Il ritorno nel ventre di Napoli di Sorrentino: la città e il suo mito nell’ultimo film Parthenope in corsa a Cannes
L’incipit è il simbolo del ritorno del genio e la sua straordinarietà è semantica. Parthenope, ultima opera di Paolo Sorrentino, va a Cannes laddove il grande regista napoletano esordi con il suo film più affascinante e anarchico: L’uomo in più. E così, dopo È stata la mano di Dio, il premio Oscar torna a identificarsi con Napoli rinverdendone il mito della grande madre fondatrice, leggenda marina di una Dea bella e irraggiungibile come la città.
“Parthenope”, il ritorno di Paolo Sorrentino
Il trailer mostra Gary Oldman che, dinanzi allo splendore del golfo, piange, in un misto di commozione e incredulità. Il poster raffigura la sirena, genitrice divina di Napoli. E Paolo Sorrentino, che distribuirà il film anche negli Stati Uniti, punta decisamente al bis dell’Oscar vinto, per il miglior film straniero, con La Grande Bellezza, affresco originale e suggestivo di Roma e della sua eternità.
Sullo schermo Napoli e l’identità partenopea del regista
Geniale e intuitivo, felliniano ma ispirato da Scorsese, volitivo e curioso, sin dall’uomo in più ha simboleggiato la sua identità partenopea e anche l’analisi del relativismo benigno, neologismo che intona la positività di personaggi apparentemente negativi, come Tony Pisapia-Servillo, nell’opera prima o come lo straordinario usuraio interpretato da Giacomo Rizzo ne L’amico di famiglia.
Paolo Sorrentino, nei suoi film note biografiche e riflessioni “universali”
È stata la mano di Dio era la riproposizione autobiografica di un’infanzia irrimediabilmente legata a Maradona. Fu una trasferta del Napoli, a 18 anni, a salvargli la vita, mentre i genitori morivano per una esalazione da gas. Il suo cursus honorem è privo di errori. Il Divo, leggendaria e soggettiva ricostruzione biografica di Giulio Andreotti, lega la metafora cinematografica al dualismo bene-male.
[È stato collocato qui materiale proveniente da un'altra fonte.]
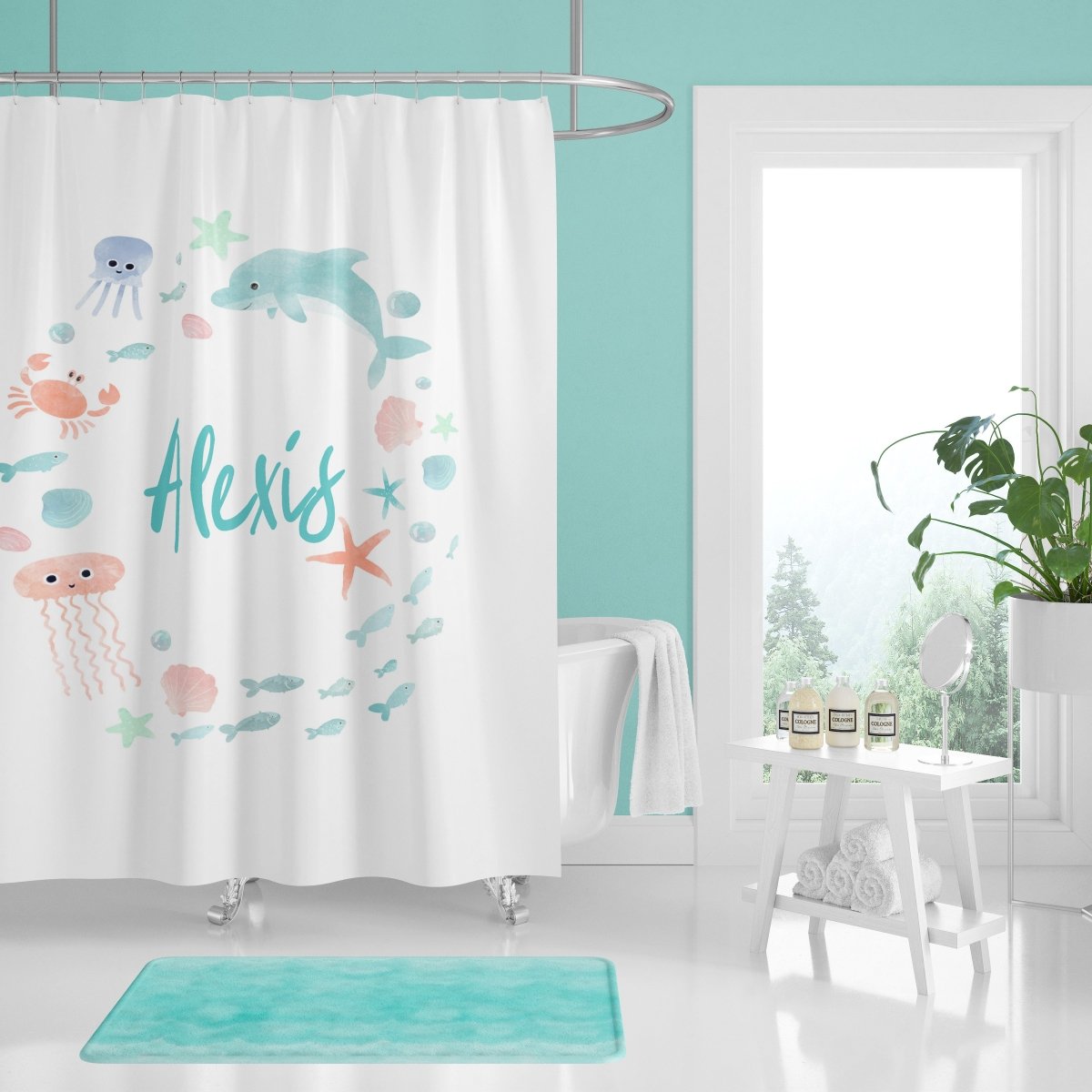 Under the Sea Personalized Bathroom Collection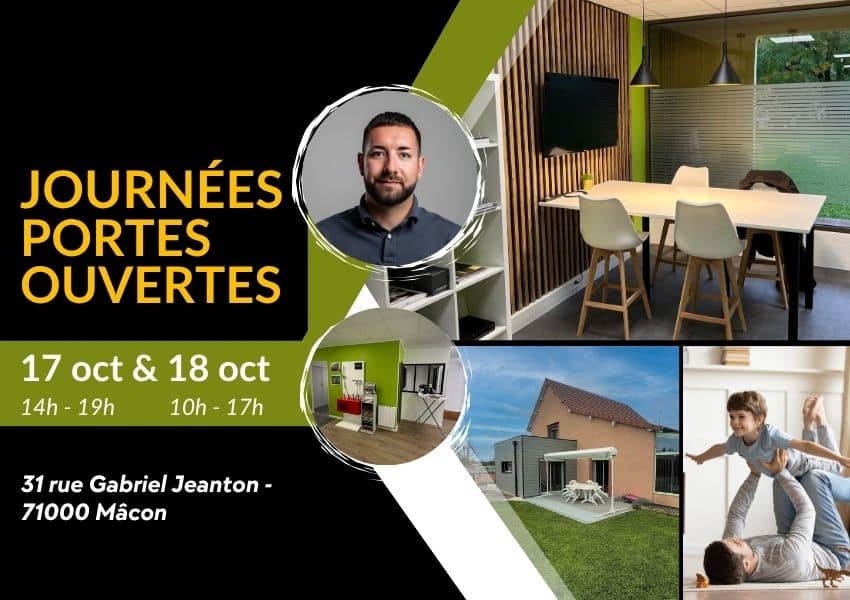 Portes ouvertes : Agence Cybel Extension Mâcon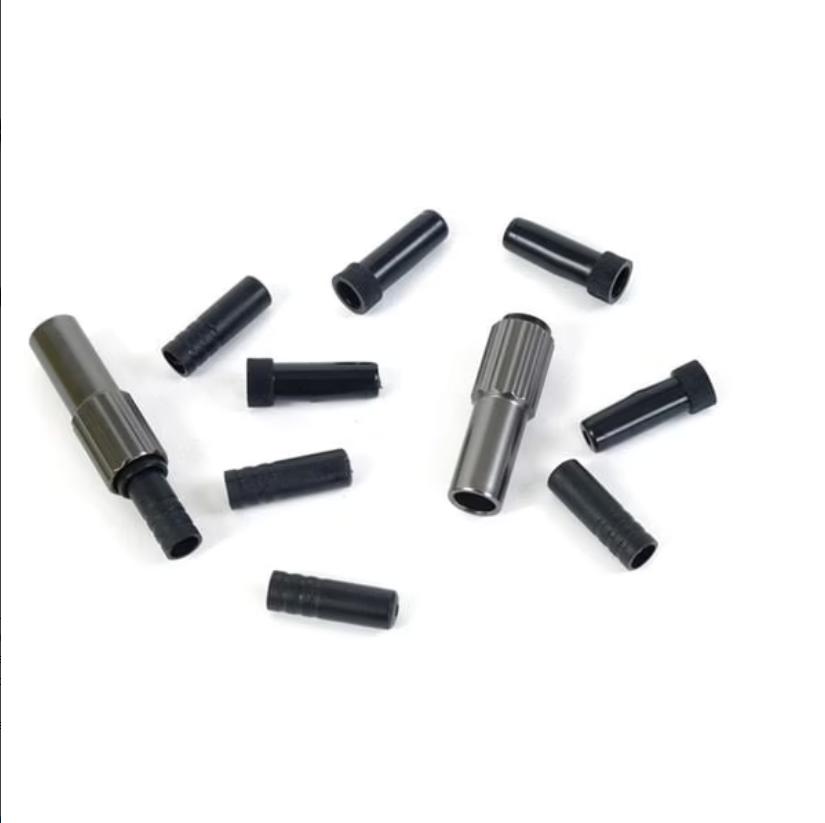 M:Part Compact in-line cable adjuster Black One Size — bananaindustries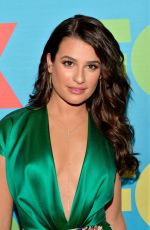 LEA MICHELE at FOX Upfront Presentation in New York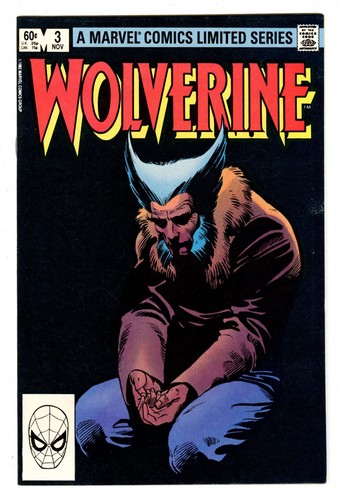 Marvel wolverine 3 - wolverine,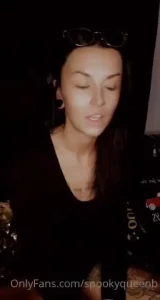 Spookyqueenb 😈🖤 [ spookyqueenb ] Onlyfans leaked video 18115914 on Hotleaks.tv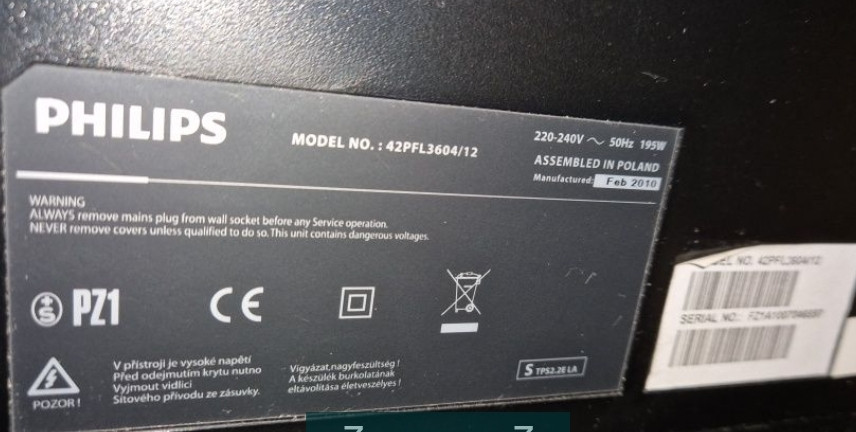 Телевизор Philips 42pfl3604/12. Харьков - изображение 2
Nell’ultimo film, staticità e continua rigenerazione di Napoli
Parthenope sembra voler rivendicare la staticità di Napoli e insieme la sua continua rigenerazione, il crollo e la riemersione. Napoli che sa ammaliarti e farti male, Capri, luogo estivo, che diventa il diamante che l’accompagna e in mezzo, come con La Grande Bellezza, la caducità della giovinezza, il sentimento leopardiano della felicità che fugge nel simulacro che ospita la vita e la tomba del nostro più grande poeta romantico. Un nuovo Sorrentino, un altro inizio, il cinema che si fa arte e risplende. Eternamente, come Napoli.